Il dibattito di mercato continua a concentrarsi sul ritmo lento dell’inasprimento monetario da parte della Bank of Japan. Al di là del rumore di fondo, i rendimenti reali restano sostanzialmente invariati e i margini di interesse sui prestiti alle grandi imprese, come quelli di Mitsubishi UFJ, sono in calo da diversi trimestri. Un rialzo dei tassi potrebbe avere un impatto maggiore sullo yen che sugli utili bancari. I titoli orientati al mercato domestico restano fortemente correlati all’andamento della valuta.

In linea con quanto osservato durante l’anno, abbiamo avuto un incontro incoraggiante con Ajinomoto, che ha indicato come la debolezza nel business dei surgelati sia da ritenersi temporanea e legata a un adeguamento dei prezzi. La crescita resta solida per il prodotto Ajinomoto Buildup Film utilizzato nel packaging dei semiconduttori, per cui sono in corso discussioni con i clienti per nuove applicazioni. Anche le preoccupazioni sulla disponibilità di materiali chiave sembrano attenuarsi.
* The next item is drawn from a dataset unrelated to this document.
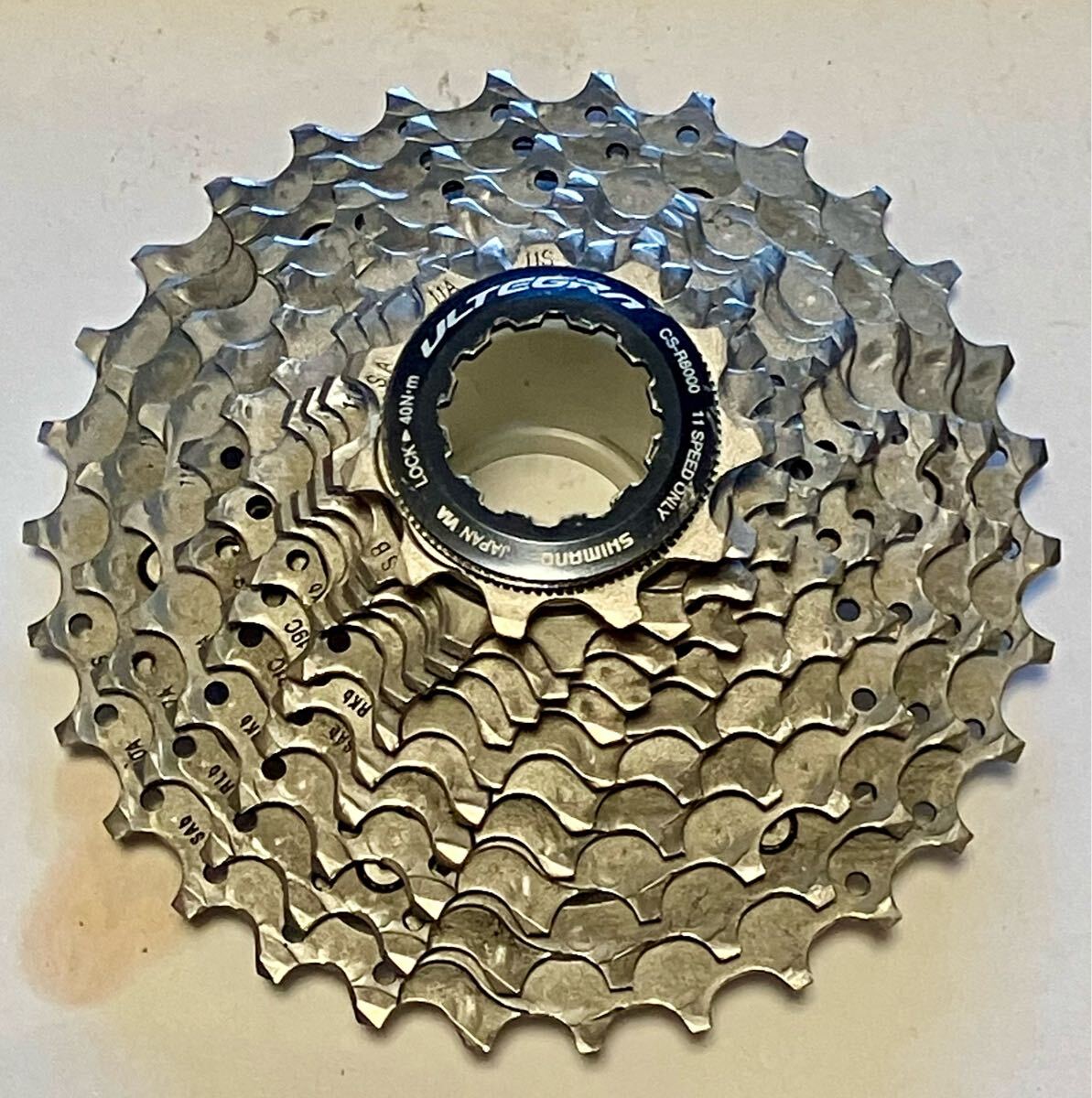 SHIMANO CS-R8000 カセットスプロケット アルテグラ 11s 11-30t 箱付き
Abbiamo inoltre incontrato Daifuku: siamo rimasti colpiti dall’attenzione costante alla redditività, dall’ampliamento della collaborazione con TSMC per i robot di movimentazione wafer e dal potenziale di crescita in altre aree dell’automazione industriale. Riteniamo che i loro fondamentali meritino maggiore attenzione e che il loro ruolo nelle catene di fornitura globali ne sostenga la crescita futura.
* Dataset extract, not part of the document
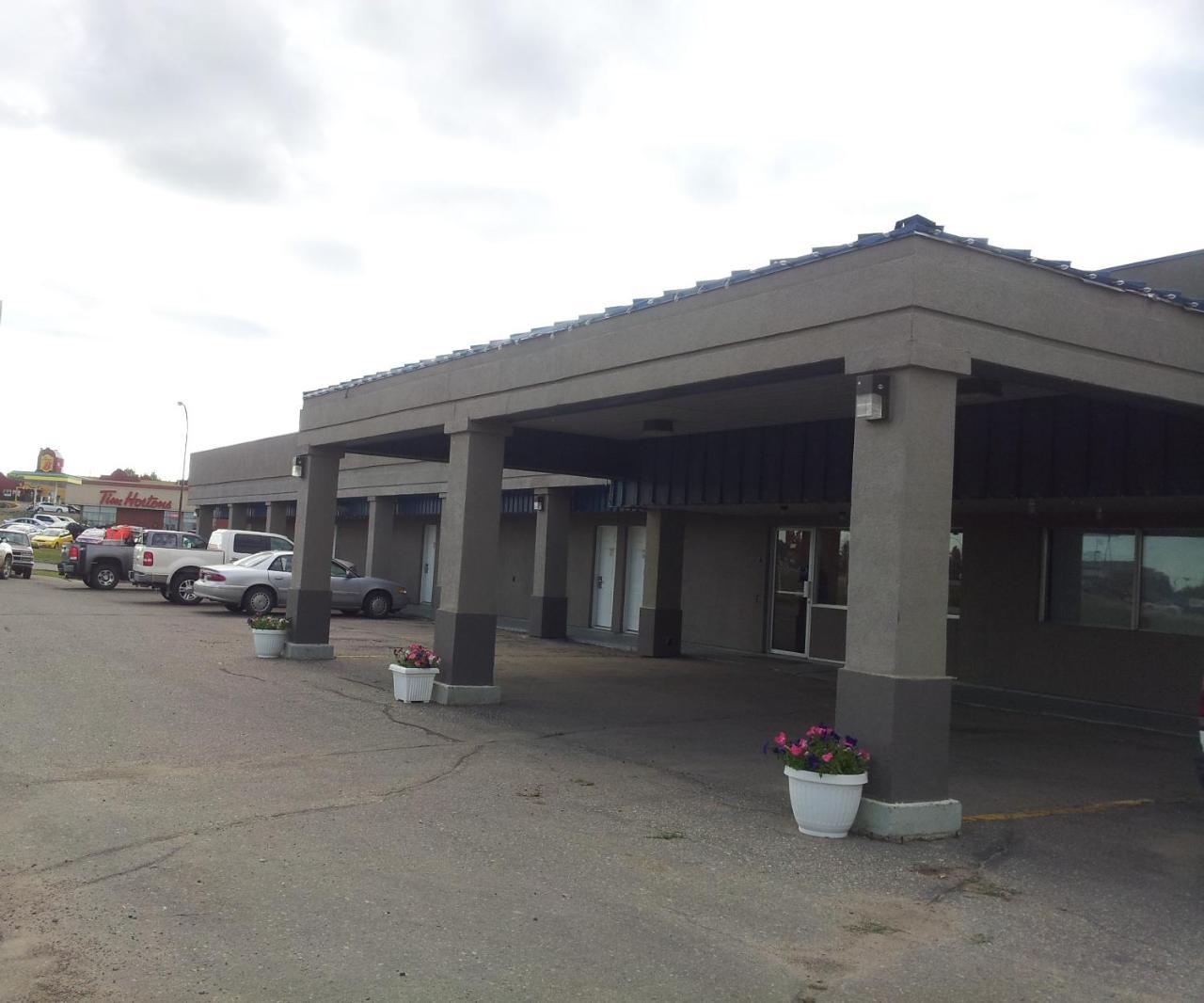 Skyview Swift Current 호텔 외부 사진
L’acquisizione di NTT Data da parte della controllante NTT ha ricordato quanto siano strategici alcuni asset software detenuti da società giapponesi, cruciali per la trasformazione digitale delle grandi imprese e del settore pubblico del Paese.

Abbiamo incontrato nuovamente l’amministratore delegato di Fast Retailing, che ha illustrato l’espansione in Asia, la rapidità nel design delle collezioni e nella gestione dell’inventario, così come l’ampliamento della rete di negozi a livello globale.

Abbiamo aumentato l’esposizione verso società il cui principale motore di utili è rappresentato dal mercato giapponese. Una strategia volta ad affrontare l’eventuale volatilità valutaria, qualora il differenziale di tasso si restringesse, e a cogliere l’elevata replicabilità degli utili che riteniamo offrano queste aziende.NEC e Pan Pacific International, proprietaria della catena Don Quijote, sono due esempi. Nella prima parte dell’anno abbiamo invece ridotto o limitato l’esposizione a titoli percepiti come beneficiari dell’Intelligenza Artificiale, in particolare nell’ambito dei semiconduttori. Il nostro pensiero comune era di bilanciare una visione di crescita pluriennale con le prospettive per i trimestri successivi, consapevoli che i prezzi azionari oscillano spesso tra estremi e che, in alcuni casi, sono raddoppiati dai minimi ai massimi nell’anno.

Il triennio 2021–2023 è stato in parte anomalo, con forti afflussi di investitori nel mercato giapponese e nei settori più liquidi e sensibili allo yen, alimentati da una lettura ottimistica della riforma della governance aziendale. Da quando, ad esempio, i rendimenti statunitensi hanno raggiunto il picco attorno a settembre 2023, questi flussi si sono attenuati e le distorsioni da essi create si sono fatte meno evidenti, pur non essendo ancora rientrate.

Rimaniamo focalizzati sull’identificazione delle società con la maggiore crescita degli utili relativi al prezzo, valutata in termini di EBITDA (utili prima di interessi, imposte e ammortamenti), per neutralizzare gli effetti di voci straordinarie, volatilità fiscale e riacquisti di azioni.

Stimiamo che gli utili aggregati delle società giapponesi siano ora in calo da due trimestri consecutivi rispetto all’anno precedente, se si esclude la rivalutazione della partecipazione di Softbank in OpenAI.

Infine, merita una menzione il nuovo governo di coalizione guidato da Sanae Takaichi e dal Japan Innovation Party. L’esecutivo sembra determinato a portare avanti riforme normative in linea con l’agenda di Shinzo Abe, per liberare il potenziale ancora inespresso del Giappone. In quanto governo di minoranza agli esordi, molte incertezze permangono.